Traitement du lixiviat

Le président de Memphrémagog conservation a également accueilli avec satisfaction une intervention d’une représentante de l’Agency of Natural Resources (ANR) portant sur le traitement du lixiviat dans une usine située à Newport. 

« Ça fait des années qu’on se bat pour qu’un test spécifique soit effectué afin de voir si l’eau qui coule dans le lac, à partir de cette usine, est dangereuse. Et là, enfin, la représentante de l’ANR a révélé lundi que ce test serait réalisé. »

Robert Benoit continuera évidemment à s’impliquer dans le dossier. Au cours des prochaines semaines, il aimerait qu’un groupe d’intervenants de la région de l’Estrie, dont certains politiciens, se rendent aux États-Unis pour aller discuter du dossier avec des élus américains. Il souhaite que la mairesse de Magog, Vicki-May Hamm, et le préfet de la MRC de Memphrémagog, Jacques Demers, soient de la délégation.

Puisqu’il est question de lui, Jacques Demers réagit aussi positivement à la mobilisation en cours au Vermont. « C’est super de voir l’appui qu’on reçoit maintenant aux États-Unis », admet-il.

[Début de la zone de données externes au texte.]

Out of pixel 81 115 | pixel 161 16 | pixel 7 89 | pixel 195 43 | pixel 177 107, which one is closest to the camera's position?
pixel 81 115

S’il manifeste son approbation, M. Demers note toutefois que le travail de terrain effectué par la MRC de Memphrémagog et la Ville de Sherbrooke ne doit pas être négligé. « Ça fait des années qu’on travaille sur ce dossier-là avec les Américains. Des dizaines de milliers de personnes boivent l’eau du Memphrémagog, en Estrie, et on tient à ce que cette ressource demeure de qualité », assure-t-il.